Large Language Model Pipeline Optimized for Neurology Education Demonstrates Improved Trainee Learning Outcomes in Randomized Intervention
Jay Khurana1, Hossam Zaki1, Saima Chaudhry1, Syed Rizvi1
1Neurology, Warren Alpert Medical School of Brown University
Objective:
To determine the effects of optimized artificial intelligence-generated study content on trainee comprehension of Neurology educational content.
Background:
Large Language Models (LLMs) have shown considerable promise in knowledge processing and synthesis across various medical disciplines. In medical education, most applications have focused on comparing LLM outputs to trainee performance or using LLMs for standardized assessment. This study is one of few in any discipline, including Neurology, that systematically evaluates the effect of standardized LLM-powered curricular interventions on medical learning.
Design/Methods:
We developed an end-to-end pipeline to convert weekly Neurology Grand Rounds lectures into relevant multiple-choice questions and summaries. From multiple distinct Grand Rounds lectures, an optimal prompt/large language model for generating either summaries or multiple choice questions was selected based on several standardized criteria.
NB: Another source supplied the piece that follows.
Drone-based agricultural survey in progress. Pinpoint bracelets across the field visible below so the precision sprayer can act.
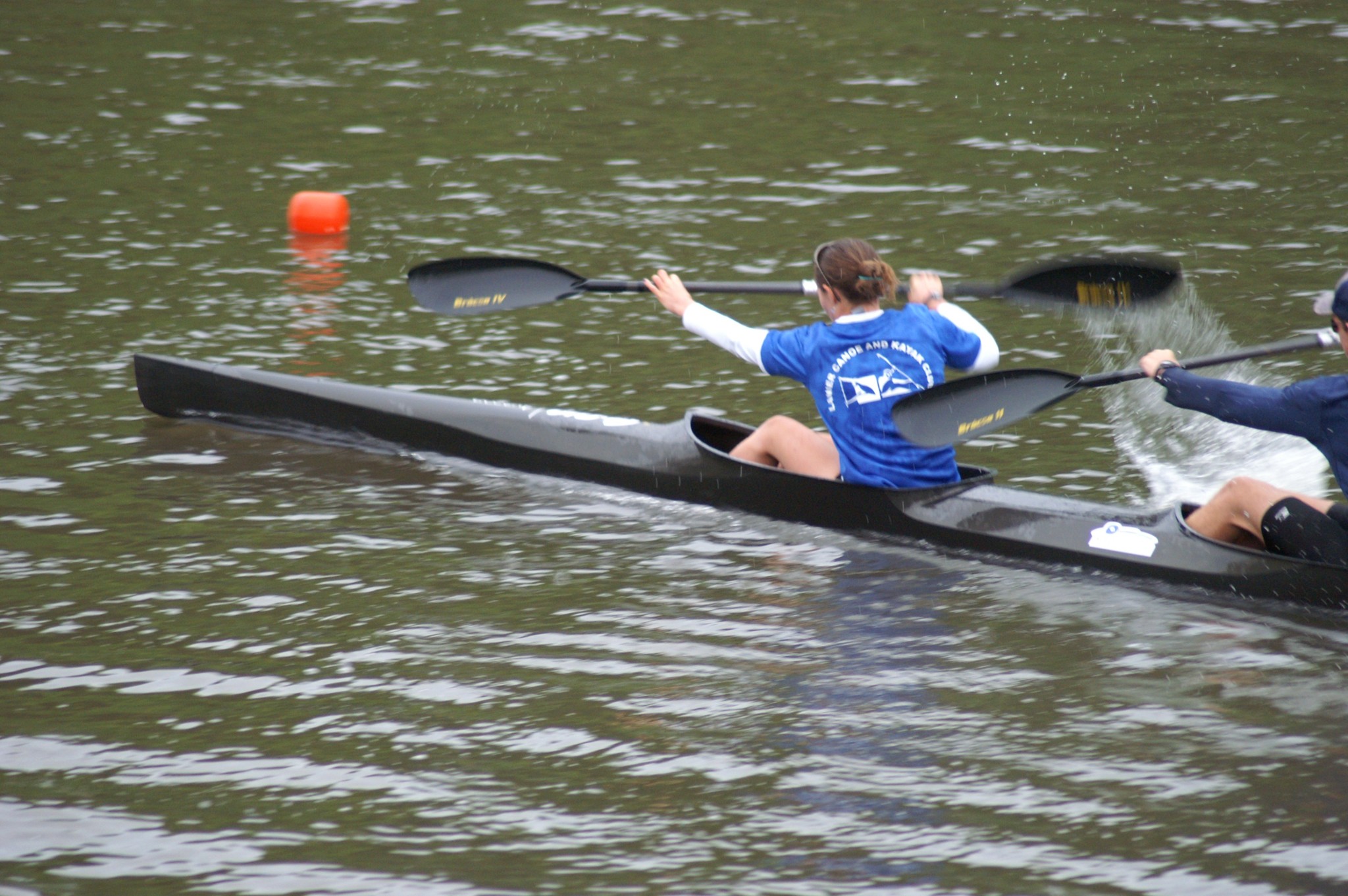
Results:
[922,292,945,309]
These criteria, including hallucination rate, learning objective coverage, and lecturer-determined question relevance, were assessed on over 2000 output annotations.
Using the optimized pipeline for weekly Grand Rounds, students on their third-year neurology clerkship, selected for similar baseline knowledge, answered AI-generated questions after being randomized to either receive AI-generated summaries or not receive them.
Results:
Trainees (n=30) randomized to receive AI summaries showed borderline improved exam performance (mean 8.32/10 vs 7.73/10, p=0.08). Of trainees who received summaries (n=17), 83% reported increased likelihood of reviewing Grand Rounds content, 78% reported decreased time required to understand content, and 61% reported better understanding.
Conclusions:
Our preliminary findings show that optimized AI-generated companion resources not only yield significant subjective improvements in trainee education, such as reduced time needed and increased likelihood to review content, but also achieve modest improvements in learning objective comprehension. This work highlights how optimized LLM pipelines can better capture learning content in an overwhelming learning environment and lays the groundwork for broader integration and evaluation across existing neurological educational frameworks.
Disclaimer: Abstracts were not reviewed by Neurology® and do not reflect the views of Neurology® editors or staff.